Re: Frustated with having ADD2012-02-26T10:06:14+00:00
#112314

Anonymous
Inactive
Post count: 14413

Faequine;

For me, prior to learning about ADHD, I would often find myself on the defensive about being callled to task for being late, for instance. I couldn’t understand why I was chronically late. People would be quite derisive, as they interpreted my apparent “refusal” to be on time, as well as my “refusal” to remember apointments, dates, etc. as laziness or just not caring. From the struggles I went through inside trying to correct these things, I knew better. I would feel persecuted, and pout, thinking I should just be punctual and be a total bastard and see how they liked that. “I’m on time and I follow the rules. That’s what you wanted, so shut up.”

A bit childish and over the top, but that’s what it felt like. Yet I also noticed that when I was waiting on someone who was late, I felt they didn’t care about my time, and it could be infuriating. I had to come to the realization that what we go through is difficult for those around us.

That said, your husband is doing something that is infuriating to me, and is in my mind wrong, or at least as much as any ADHD related failing; the total exaggeration of what happened to bolster their argument. It has always bothered me when people say something to me once, but no more that two or three times, then when in an argument spout out “I’ve told you 100 times.” No, you haven’t. Also, when something happens that is annoying to them , they use the phrase “You always______!” or “You Never____!” This to me is one sided, wrong, and does not help communication. I don’t “always______” I sometimes____ and I know it’s annoying, but I also get it right sometimes as well. I’m working on it.

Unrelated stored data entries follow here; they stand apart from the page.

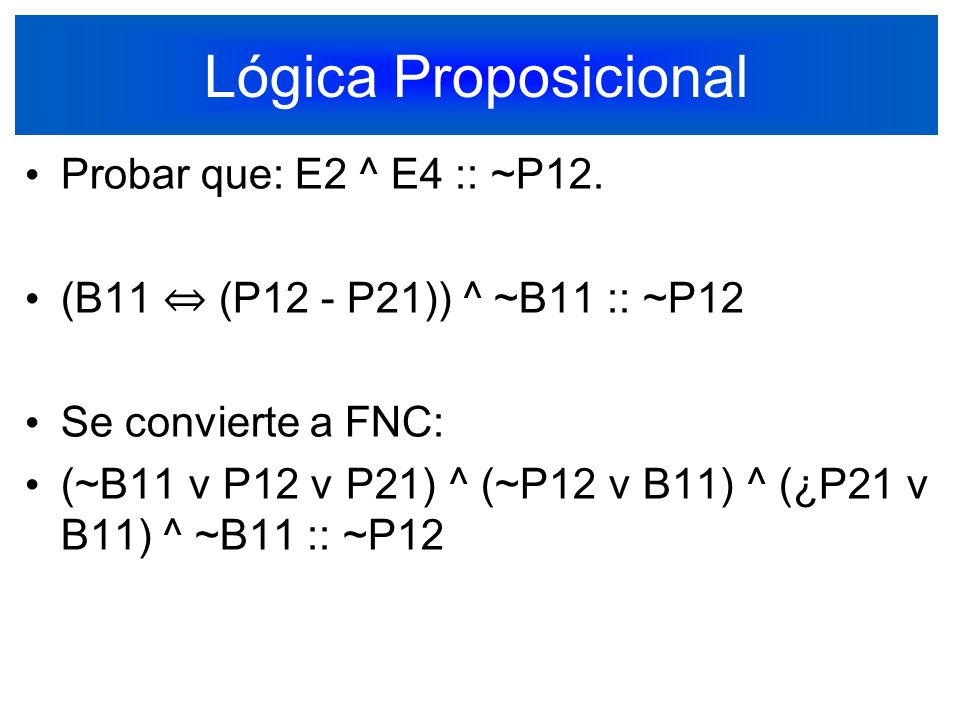 Lógica Proposicional

• Probar que: E2 ^ E4 :: ~P12.

• (B11 ⇔ (P12 - P21)) ^ ~B11 :: ~P12

• Se convierte a FNC:

• (~B11 v P12 v P21) ^ (~P12 v B11) ^ (¿P21 v B11) ^ ~B11 :: ~P12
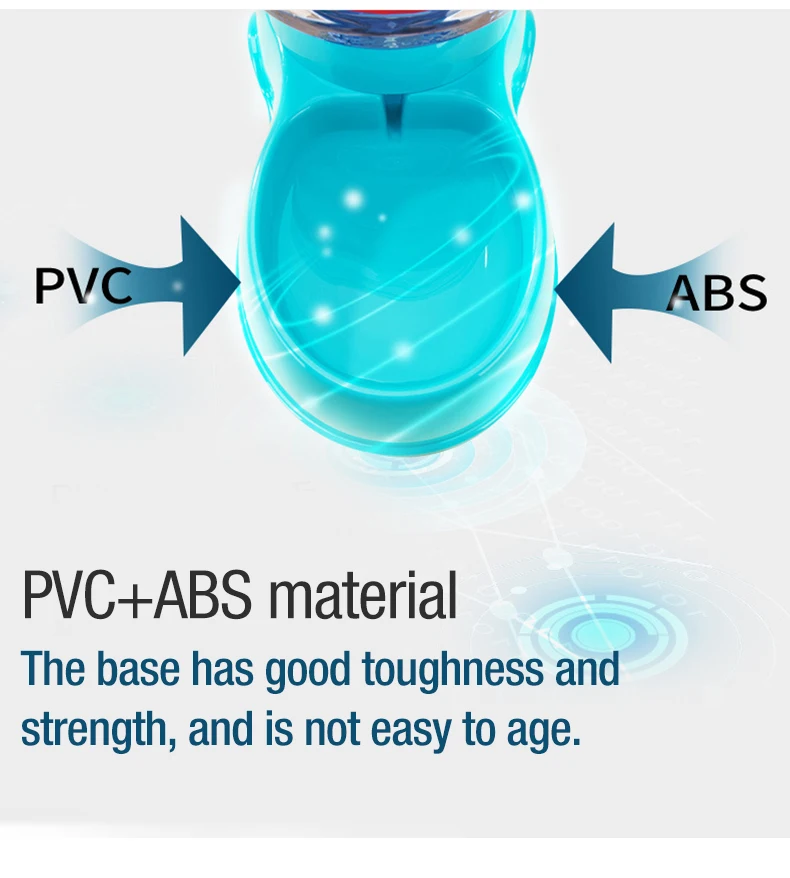 PVC

ABS

PVC+ABS material

The base has good toughness and strength, and is not easy to age.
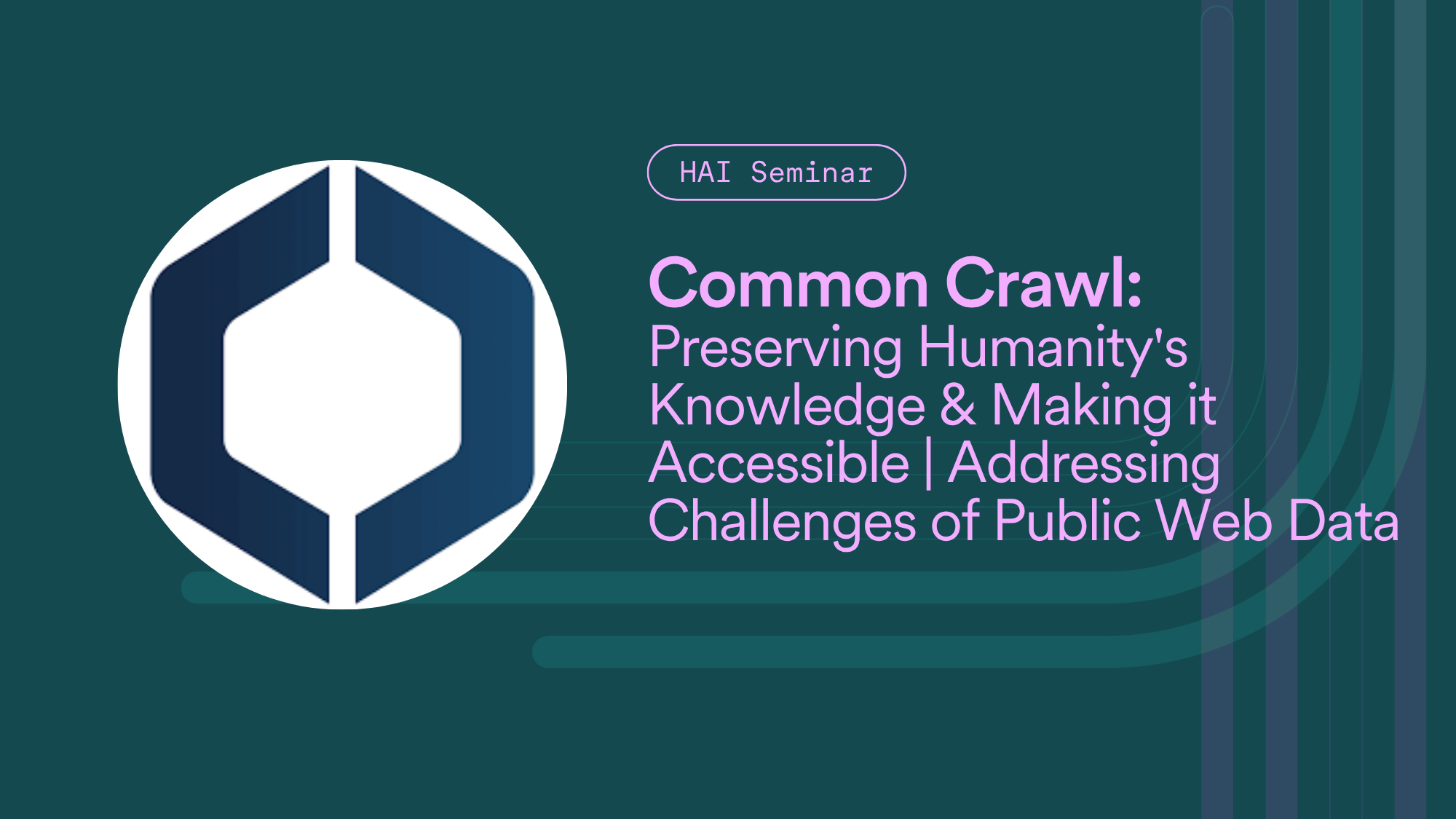 HAI Seminar

Common Crawl:
Preserving Humanity's Knowledge & Making it Accessible | Addressing Challenges of Public Web Data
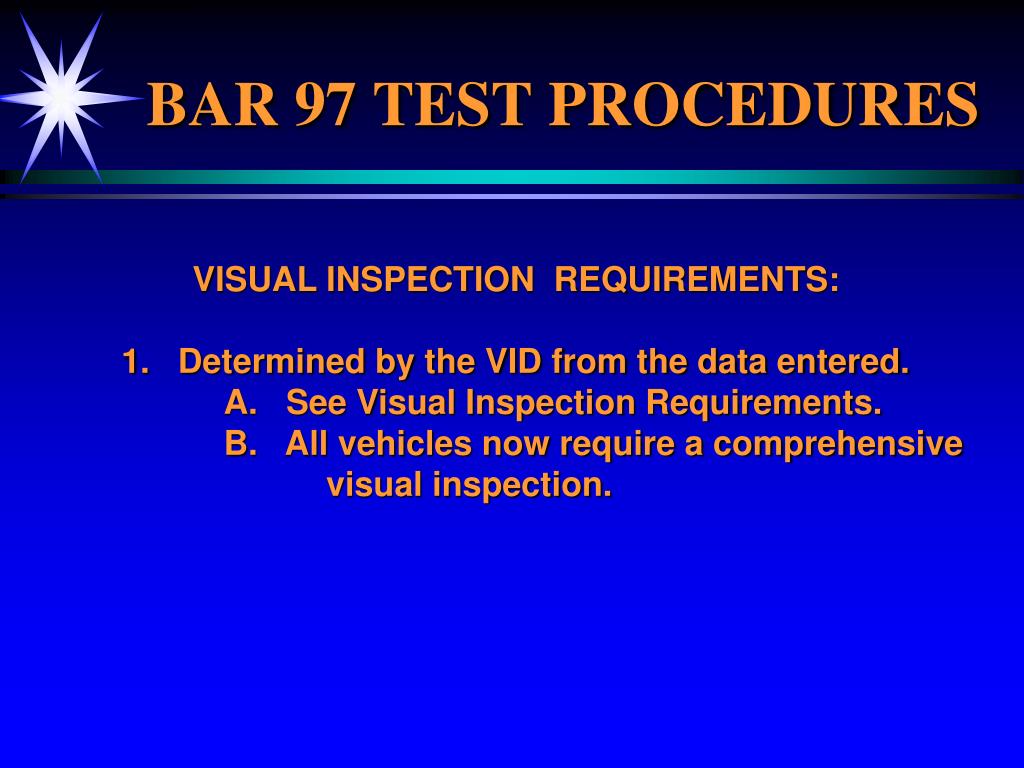 BAR 97 TEST PROCEDURES

VISUAL INSPECTION REQUIREMENTS:

1. Determined by the VID from the data entered.
A. See Visual Inspection Requirements.
B. All vehicles now require a comprehensive visual inspection.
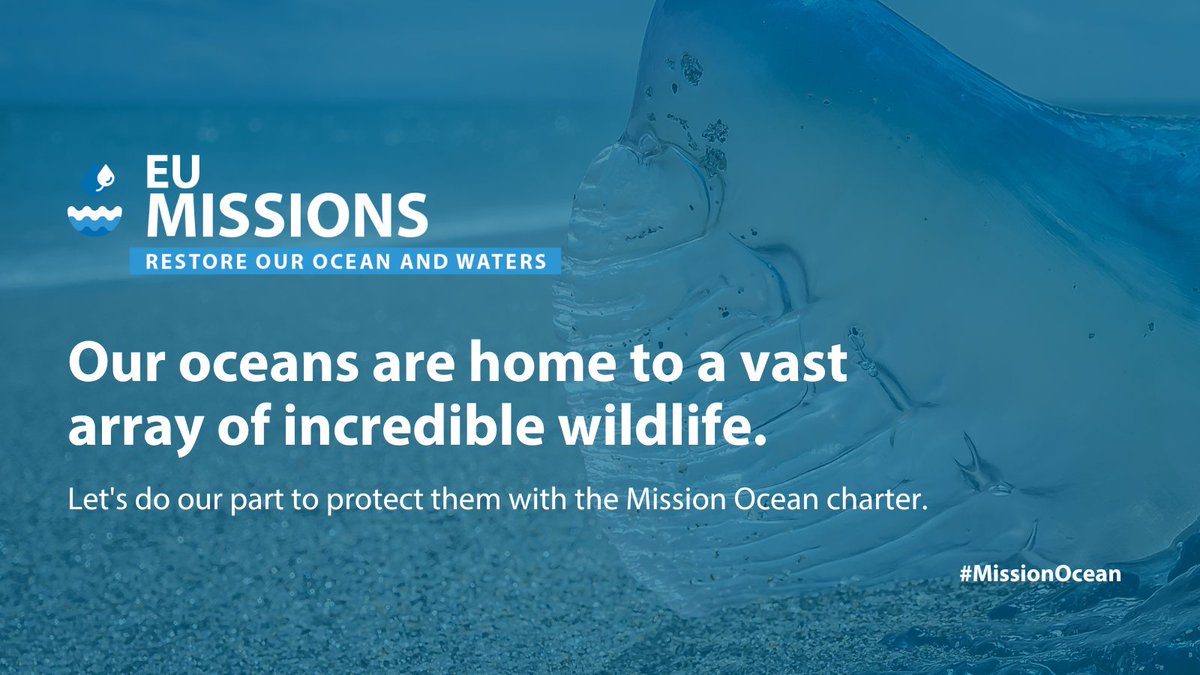 EU MISSIONS
RESTORE OUR OCEAN AND WATERS

Our oceans are home to a vast array of incredible wildlife.

Let's do our part to protect them with the Mission Ocean charter.

#MissionOcean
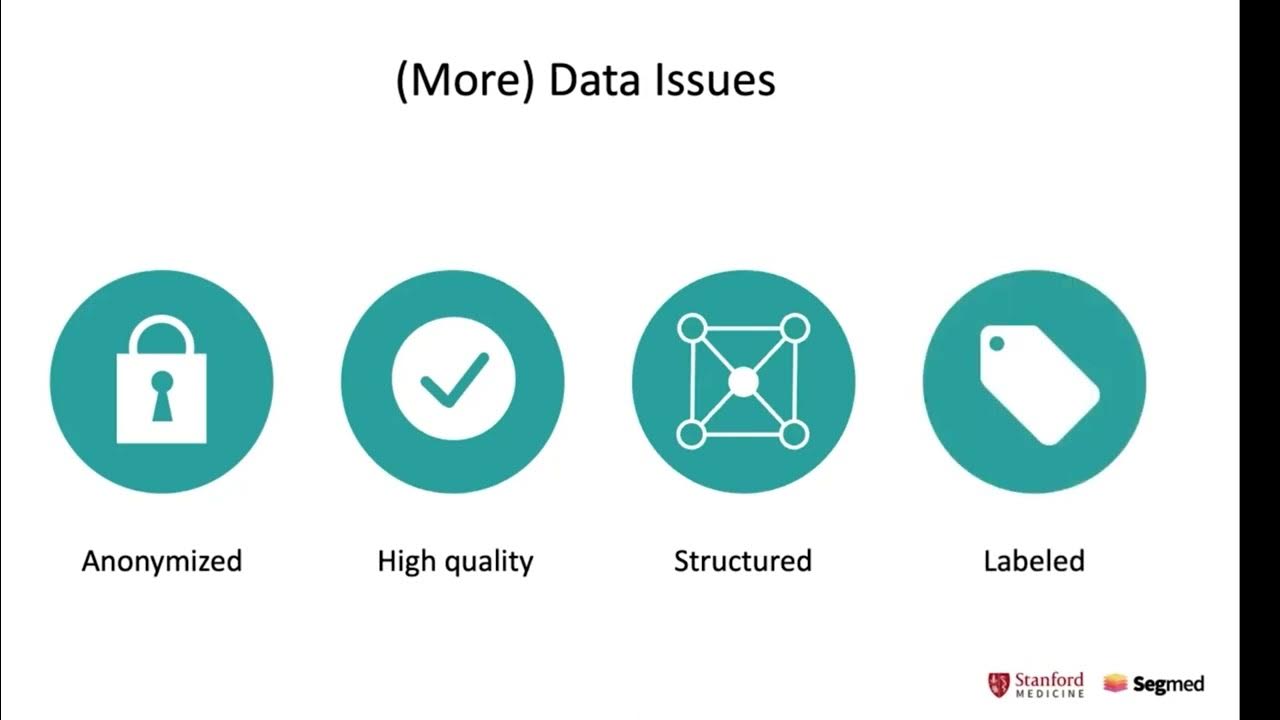 (More) Data Issues

Anonymized

High quality

Structured

Labeled

Stanford MEDICINE

Segmed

Obviously you have problems, as all of us here do, but from what you say, you are decidedly not the only one bringing problems to the situation. Beating people over the head with blatant exaggerations of what they’ve actually done is bad behavior, and does not help make anything better.

Keep hanging in there. They are not better off without you. You are not the only one with failings, even though you may be talked to and about as if you were.